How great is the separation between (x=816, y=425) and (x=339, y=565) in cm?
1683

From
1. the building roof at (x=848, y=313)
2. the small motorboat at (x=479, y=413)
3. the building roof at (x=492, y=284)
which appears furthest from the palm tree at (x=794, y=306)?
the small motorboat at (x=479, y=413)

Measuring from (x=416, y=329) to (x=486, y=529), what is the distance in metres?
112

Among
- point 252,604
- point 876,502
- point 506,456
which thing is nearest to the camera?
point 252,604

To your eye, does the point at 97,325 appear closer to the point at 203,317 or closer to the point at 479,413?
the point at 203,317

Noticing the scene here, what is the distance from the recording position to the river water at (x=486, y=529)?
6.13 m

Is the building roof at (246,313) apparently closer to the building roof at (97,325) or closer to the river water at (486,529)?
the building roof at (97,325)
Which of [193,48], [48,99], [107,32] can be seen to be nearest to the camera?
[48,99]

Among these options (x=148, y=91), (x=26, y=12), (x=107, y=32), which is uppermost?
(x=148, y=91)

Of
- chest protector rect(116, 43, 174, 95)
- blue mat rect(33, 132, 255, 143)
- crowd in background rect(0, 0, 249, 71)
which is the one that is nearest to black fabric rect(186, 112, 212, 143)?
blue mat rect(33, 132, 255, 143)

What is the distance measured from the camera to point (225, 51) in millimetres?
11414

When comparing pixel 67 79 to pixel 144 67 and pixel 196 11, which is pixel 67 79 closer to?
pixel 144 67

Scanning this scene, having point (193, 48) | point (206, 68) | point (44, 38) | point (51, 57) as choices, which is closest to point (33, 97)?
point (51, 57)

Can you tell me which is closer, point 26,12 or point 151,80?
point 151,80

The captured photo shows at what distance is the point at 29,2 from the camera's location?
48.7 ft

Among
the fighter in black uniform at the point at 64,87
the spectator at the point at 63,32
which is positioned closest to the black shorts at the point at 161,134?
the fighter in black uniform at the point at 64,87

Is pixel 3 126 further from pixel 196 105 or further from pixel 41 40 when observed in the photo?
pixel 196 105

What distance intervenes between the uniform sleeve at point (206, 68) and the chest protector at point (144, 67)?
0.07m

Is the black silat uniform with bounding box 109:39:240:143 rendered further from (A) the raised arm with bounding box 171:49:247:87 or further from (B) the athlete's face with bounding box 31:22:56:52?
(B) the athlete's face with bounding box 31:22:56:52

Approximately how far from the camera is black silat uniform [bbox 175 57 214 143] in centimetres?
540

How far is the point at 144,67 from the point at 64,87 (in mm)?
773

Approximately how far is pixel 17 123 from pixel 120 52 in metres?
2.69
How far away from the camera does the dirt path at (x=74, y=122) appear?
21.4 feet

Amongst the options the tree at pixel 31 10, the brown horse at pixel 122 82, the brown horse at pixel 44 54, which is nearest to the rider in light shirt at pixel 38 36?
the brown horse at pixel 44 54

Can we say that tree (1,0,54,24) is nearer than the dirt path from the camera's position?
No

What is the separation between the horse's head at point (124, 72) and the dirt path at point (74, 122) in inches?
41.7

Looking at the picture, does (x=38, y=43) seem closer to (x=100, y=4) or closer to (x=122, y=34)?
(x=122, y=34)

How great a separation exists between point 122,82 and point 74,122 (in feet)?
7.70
+++
* _Written problem_
Copy exactly the lines above, from the one containing "Is pixel 3 126" through the very last line.

* _Written solution_
Is pixel 3 126 further from pixel 196 105 or further from pixel 41 40 when observed in the photo?
pixel 196 105

What distance intervenes between the uniform sleeve at point (206, 68) and the chest protector at point (144, 67)?
0.07m

Is the black silat uniform with bounding box 109:39:240:143 rendered further from (A) the raised arm with bounding box 171:49:247:87 or further from (B) the athlete's face with bounding box 31:22:56:52?
(B) the athlete's face with bounding box 31:22:56:52

Approximately how far from the camera is black silat uniform [bbox 175 57 214 143] in centimetres?
540

How far is the point at 144,67 from the point at 64,87 (in mm)?
773

Approximately how far is pixel 17 123 from pixel 120 52 in metres?
2.69
How far away from the camera does the dirt path at (x=74, y=122) appear?
21.4 feet

Amongst the options the tree at pixel 31 10, the brown horse at pixel 122 82, the brown horse at pixel 44 54, which is nearest to the rider in light shirt at pixel 38 36?
the brown horse at pixel 44 54

Can we say that tree (1,0,54,24) is nearer than the dirt path from the camera's position?
No

What is the separation between the horse's head at point (124, 72) and the dirt path at point (74, 122) in inches?
41.7

Looking at the picture, does (x=38, y=43) seem closer to (x=100, y=4) or closer to (x=122, y=34)?
(x=122, y=34)

How great a separation exists between point 122,82 and point 74,122 (in feet)?
7.70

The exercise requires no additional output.